Web interface

The darcs web interface allows you to conveniently browse the information stored in a repository. You can view the repo by file and see the history of that file as various patches were applied, or you can browse in patch view mode, seeing which files were modified in each patch.

The darcs_cgi cgi script allows you to browse changes made in your darcs repository via the web. To use it with apache, you can install it using make installserver, and create a cache directory at /var/cache/darcs. This cache directory must be writeable by the cgi script, which for me means chowning it to the user and group www-data. Finally, you should create a directory named repos in /var/www, in which you will place symlinks to the repos themselves. Once all this is done, the user can then browse the repos at http://your.site/cgi-bin/darcs.

The repos directory is configurable via the configuration file /etc/darcs/cgi.conf. This file can contain comments (any line starting with a `#' char) and key value pairs with an equal sign in between. For example:

# This is an example for cgi.conf

# reposdir is the directory containing the repositories

reposdir = /var/www/repos

# cachedir is a directory writeable by www-data (or whatever user your cgi
# scripts run as) which is used to cache the web pages.

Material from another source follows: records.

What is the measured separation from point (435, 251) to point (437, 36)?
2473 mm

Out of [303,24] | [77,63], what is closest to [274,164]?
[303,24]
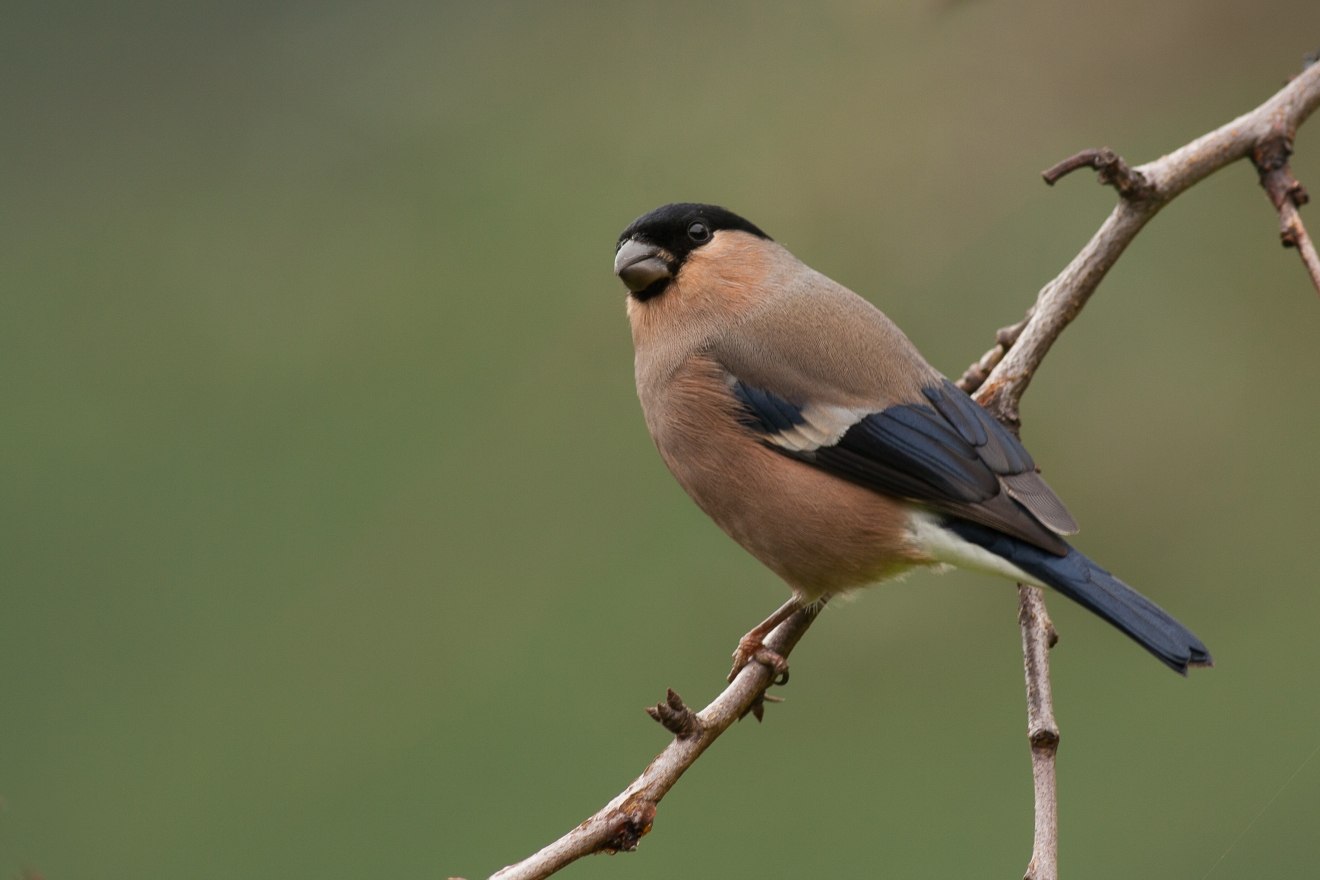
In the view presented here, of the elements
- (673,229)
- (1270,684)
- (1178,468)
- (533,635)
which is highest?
(673,229)

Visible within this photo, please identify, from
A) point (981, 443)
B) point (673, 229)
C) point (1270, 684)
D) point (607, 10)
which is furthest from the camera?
point (607, 10)

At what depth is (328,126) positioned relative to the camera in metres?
6.89

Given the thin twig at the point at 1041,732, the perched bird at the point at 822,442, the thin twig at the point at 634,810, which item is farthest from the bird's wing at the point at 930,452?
the thin twig at the point at 634,810

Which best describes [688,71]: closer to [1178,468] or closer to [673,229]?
[1178,468]

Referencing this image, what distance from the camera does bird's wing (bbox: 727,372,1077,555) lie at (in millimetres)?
2818

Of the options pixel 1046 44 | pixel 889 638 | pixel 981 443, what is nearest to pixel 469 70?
pixel 1046 44

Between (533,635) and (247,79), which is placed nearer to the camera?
(533,635)

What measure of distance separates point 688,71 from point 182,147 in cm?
249

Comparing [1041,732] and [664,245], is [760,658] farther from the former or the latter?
[664,245]

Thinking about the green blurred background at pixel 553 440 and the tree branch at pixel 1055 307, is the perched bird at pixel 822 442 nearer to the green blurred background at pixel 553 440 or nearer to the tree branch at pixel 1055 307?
the tree branch at pixel 1055 307

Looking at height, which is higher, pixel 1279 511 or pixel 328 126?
pixel 328 126

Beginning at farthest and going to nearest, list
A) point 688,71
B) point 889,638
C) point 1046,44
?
point 688,71
point 1046,44
point 889,638

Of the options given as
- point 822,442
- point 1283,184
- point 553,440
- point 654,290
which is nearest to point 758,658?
point 822,442

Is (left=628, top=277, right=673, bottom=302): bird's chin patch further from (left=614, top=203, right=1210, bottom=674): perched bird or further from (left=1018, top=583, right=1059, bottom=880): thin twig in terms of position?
(left=1018, top=583, right=1059, bottom=880): thin twig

cachedir = /var/cache/darcs

# The following are used by darcs.cgi (not darcs_cgi)
PATH = /bin:/usr/bin:/usr/local/bin

# paths to executables, or just the executables if they are in 'PATH'
#darcs = darcs
#xsltproc = xsltproc

# Path to XSLT templates (default is /usr/local/share/darcs/xslt)
xslt_dir = /usr/share/darcs/xslt

# HTTP request path of the style sheet, the default will magically read 
# /etc/darcs/styles.css
#stylesheet = /cgi-bin/darcs.cgi/styles.css

The page, http://your.site/cgi-bin/darcs, displays a listing of all repos available on the server. From this page, the user can get to any available repository.

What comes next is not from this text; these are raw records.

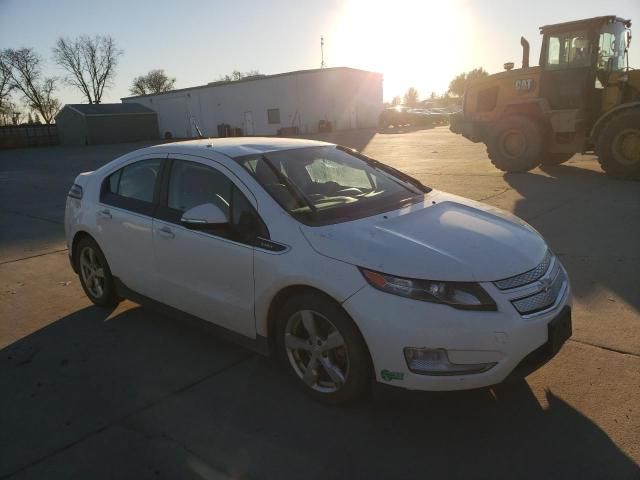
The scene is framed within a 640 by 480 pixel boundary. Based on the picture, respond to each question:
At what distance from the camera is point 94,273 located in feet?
14.6

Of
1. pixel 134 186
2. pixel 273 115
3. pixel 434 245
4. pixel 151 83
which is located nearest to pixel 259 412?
pixel 434 245

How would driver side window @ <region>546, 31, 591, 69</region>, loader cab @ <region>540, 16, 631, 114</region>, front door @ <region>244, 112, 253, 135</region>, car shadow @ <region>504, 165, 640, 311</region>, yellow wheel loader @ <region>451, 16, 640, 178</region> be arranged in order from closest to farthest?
1. car shadow @ <region>504, 165, 640, 311</region>
2. yellow wheel loader @ <region>451, 16, 640, 178</region>
3. loader cab @ <region>540, 16, 631, 114</region>
4. driver side window @ <region>546, 31, 591, 69</region>
5. front door @ <region>244, 112, 253, 135</region>

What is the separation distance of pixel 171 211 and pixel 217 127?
1607 inches

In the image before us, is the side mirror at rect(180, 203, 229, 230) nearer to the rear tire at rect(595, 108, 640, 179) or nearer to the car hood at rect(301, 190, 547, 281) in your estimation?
the car hood at rect(301, 190, 547, 281)

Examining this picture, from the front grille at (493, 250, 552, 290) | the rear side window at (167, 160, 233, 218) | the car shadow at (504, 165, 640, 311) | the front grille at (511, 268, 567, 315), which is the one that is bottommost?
the car shadow at (504, 165, 640, 311)

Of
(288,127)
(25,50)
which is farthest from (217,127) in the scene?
(25,50)

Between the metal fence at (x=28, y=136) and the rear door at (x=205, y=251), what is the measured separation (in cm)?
4859

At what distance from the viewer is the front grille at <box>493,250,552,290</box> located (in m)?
2.51

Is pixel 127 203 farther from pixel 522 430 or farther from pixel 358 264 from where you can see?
pixel 522 430

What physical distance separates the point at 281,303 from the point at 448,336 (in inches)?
39.9

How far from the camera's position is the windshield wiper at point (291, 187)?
3.11 metres

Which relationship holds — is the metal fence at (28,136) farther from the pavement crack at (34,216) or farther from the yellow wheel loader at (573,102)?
the yellow wheel loader at (573,102)

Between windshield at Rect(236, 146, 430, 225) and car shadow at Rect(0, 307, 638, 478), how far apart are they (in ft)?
3.72

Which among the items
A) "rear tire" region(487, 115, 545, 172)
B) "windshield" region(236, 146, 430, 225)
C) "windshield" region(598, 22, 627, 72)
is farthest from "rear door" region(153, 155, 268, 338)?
"windshield" region(598, 22, 627, 72)
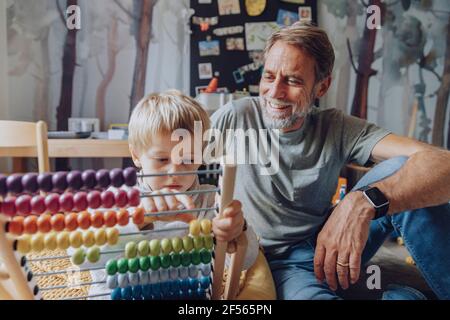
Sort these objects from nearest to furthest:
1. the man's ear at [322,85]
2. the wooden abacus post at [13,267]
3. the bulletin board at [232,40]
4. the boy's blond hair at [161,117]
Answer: the wooden abacus post at [13,267]
the boy's blond hair at [161,117]
the man's ear at [322,85]
the bulletin board at [232,40]

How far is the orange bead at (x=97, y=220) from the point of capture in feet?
2.07

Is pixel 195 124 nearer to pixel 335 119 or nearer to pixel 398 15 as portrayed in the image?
pixel 335 119

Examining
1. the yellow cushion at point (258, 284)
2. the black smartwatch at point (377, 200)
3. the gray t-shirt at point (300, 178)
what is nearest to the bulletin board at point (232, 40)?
the gray t-shirt at point (300, 178)

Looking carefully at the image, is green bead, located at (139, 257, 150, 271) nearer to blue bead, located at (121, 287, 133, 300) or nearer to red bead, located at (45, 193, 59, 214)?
blue bead, located at (121, 287, 133, 300)

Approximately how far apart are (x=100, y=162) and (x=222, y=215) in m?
2.11

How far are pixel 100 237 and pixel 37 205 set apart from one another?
11 cm

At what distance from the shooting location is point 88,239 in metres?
0.63

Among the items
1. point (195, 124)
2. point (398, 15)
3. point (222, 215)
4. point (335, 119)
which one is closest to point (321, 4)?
point (398, 15)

Clicking on a given repository will take you to the file view page of that repository, which shows a listing of all the files in the repo. This page also has a link to the patch view page, which is a bit more interesting.

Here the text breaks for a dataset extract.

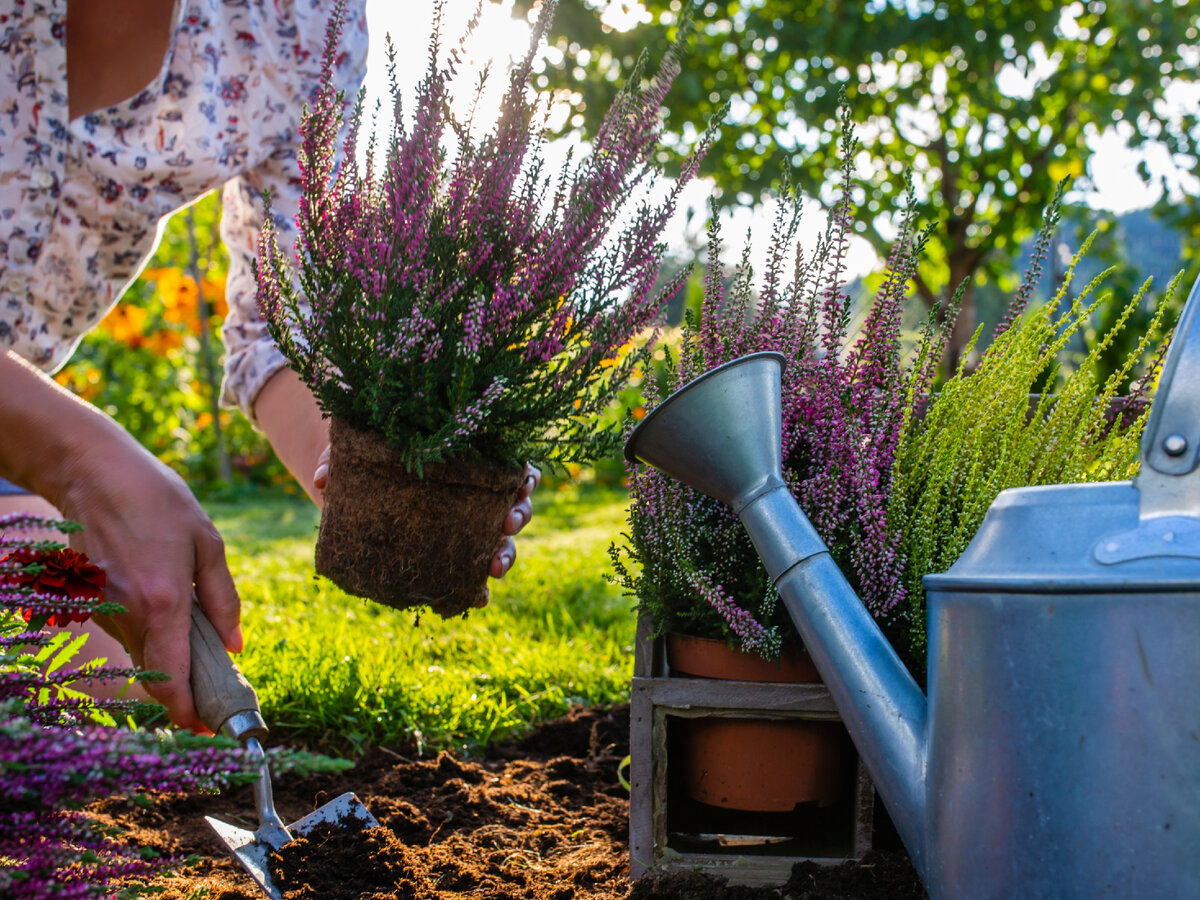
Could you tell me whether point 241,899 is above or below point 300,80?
below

In patch view mode, the web interface displays a listing of all the patches in the repo. Clicking on a patch gives a listing of all files that were in the repo at the time that patch was applied.

Clicking on one of the files shows the file contents, with added lines shown in green, and removed ones in red. To the left of each line is a small `+' and `-'. These are links to the patch which added or removed that line.